UNGARAN, Cakram.net – Direktur RSUD Ungaran, dr Setya Pinardi mengatakan di RSUD Ungaran masih menggunakan obat lambung ranitidin. Meski demikian, obat ranitidin tersebut bukan yang mengandung mengandung nitrosodimetilamin (NDMA) atau nitrocamin yang ditarik peredarannya oleh Badan Pengawas Obat dan Makanan (BPOM) karena dicurigai bisa memicu kanker.
“RSUD ungaran menggunakan ranitidin, tapi kebetulan kami tidak menggunakan produk dari pabrik yang ditarik peredarannya. Secara resmi kami belum mendapat surat dari BPOM (untuk menarik ranitidin). Yang kami ketahui tidak semua obat ranitidin tidak bisa diresepkan, hanya beberapa atau produk dari pabrik tertentu yang memang ditarik peredarannya,” kata Didik, panggilan akrab Setya Pinardi, Kamis (17/10/2019).
Didik menjelaskan, obat ranitidin yang bisa memicu kanker adalah yang mengandung nitrocamin.

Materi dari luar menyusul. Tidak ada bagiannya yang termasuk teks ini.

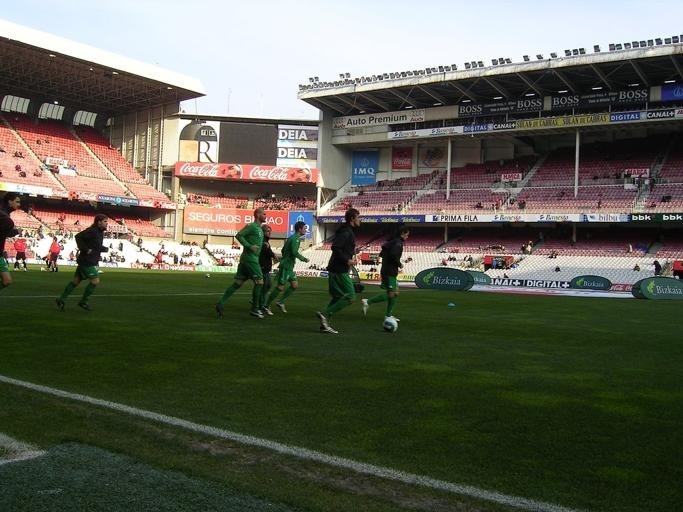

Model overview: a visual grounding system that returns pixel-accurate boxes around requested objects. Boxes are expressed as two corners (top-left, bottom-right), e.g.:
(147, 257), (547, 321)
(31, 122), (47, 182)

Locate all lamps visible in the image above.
(297, 29), (683, 96)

Karena zat dalam obat tersebut bersifat karsinogenik yang bisa memicu timbulnya kanker. “Tidak semua jenis obat ranitidin itu mengandung nitrocamin. Ini zat yang sifatnya karsinogek yang bisa memicu kanker,” terangnya.

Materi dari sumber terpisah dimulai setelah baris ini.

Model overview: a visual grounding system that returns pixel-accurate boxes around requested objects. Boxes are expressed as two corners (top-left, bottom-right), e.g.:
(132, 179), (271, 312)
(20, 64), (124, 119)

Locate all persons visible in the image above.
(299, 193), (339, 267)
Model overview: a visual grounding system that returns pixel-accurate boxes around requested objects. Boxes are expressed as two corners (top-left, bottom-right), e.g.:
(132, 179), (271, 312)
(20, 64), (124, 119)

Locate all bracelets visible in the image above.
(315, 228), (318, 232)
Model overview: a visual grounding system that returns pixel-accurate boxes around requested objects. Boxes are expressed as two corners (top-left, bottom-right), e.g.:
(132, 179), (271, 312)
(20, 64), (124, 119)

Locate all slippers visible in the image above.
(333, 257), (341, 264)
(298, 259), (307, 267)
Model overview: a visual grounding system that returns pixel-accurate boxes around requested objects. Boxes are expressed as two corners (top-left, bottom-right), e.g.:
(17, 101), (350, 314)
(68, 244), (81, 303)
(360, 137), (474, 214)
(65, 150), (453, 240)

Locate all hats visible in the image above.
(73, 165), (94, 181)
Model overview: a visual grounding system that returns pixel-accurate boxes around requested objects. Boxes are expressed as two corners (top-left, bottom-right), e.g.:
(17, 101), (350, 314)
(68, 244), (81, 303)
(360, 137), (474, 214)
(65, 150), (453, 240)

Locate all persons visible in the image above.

Menurut Didik, penarikan obat ranitidin ini menyusul temuan dari food and drug administration Amerika Serikat bahwa dalam obat ranitidin terdapat kandungan nitrocamin. Kemudian BPOM (badan pengawas obat dan makanan) melakukan kajian mendapati ada produk dari satu pabrik yang juga mengandung nitrocamin. ‘’Meskipun sebetulnya jumlahnya sangat minimal dan relatif masih aman. Tapi supaya aman, demi keselamatan pasien maka produk tersebut tetap ditarik peredarannya,” ungkapnya.

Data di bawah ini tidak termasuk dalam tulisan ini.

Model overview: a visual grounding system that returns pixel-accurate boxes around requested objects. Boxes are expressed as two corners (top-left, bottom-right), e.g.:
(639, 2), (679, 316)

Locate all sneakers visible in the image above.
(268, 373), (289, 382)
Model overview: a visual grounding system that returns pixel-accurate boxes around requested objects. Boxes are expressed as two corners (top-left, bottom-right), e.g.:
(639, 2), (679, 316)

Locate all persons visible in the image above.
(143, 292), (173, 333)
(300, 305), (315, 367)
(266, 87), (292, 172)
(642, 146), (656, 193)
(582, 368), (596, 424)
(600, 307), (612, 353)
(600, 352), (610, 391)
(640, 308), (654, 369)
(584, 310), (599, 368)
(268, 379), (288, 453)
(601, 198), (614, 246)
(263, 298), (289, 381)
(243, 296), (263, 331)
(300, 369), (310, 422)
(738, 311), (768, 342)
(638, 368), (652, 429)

Didik menjelaskan, tidak semua obat ranitidin berbahaya. Hanya ranitidin yang mengandung nitrocamin saja yang berbahaya karena bisa memicu kanker. “Sehingga dokter masih bisa meresepkan ranitidin, tapi bukan dari produk yang memang harus ditarik tersebut. Memang ada beberapa pabrik obat atau distributor yang menarik produknya, meskipun tidak diindikasikan mengandung zat-zat yang dilarang oleh BPOM,” ujarnya.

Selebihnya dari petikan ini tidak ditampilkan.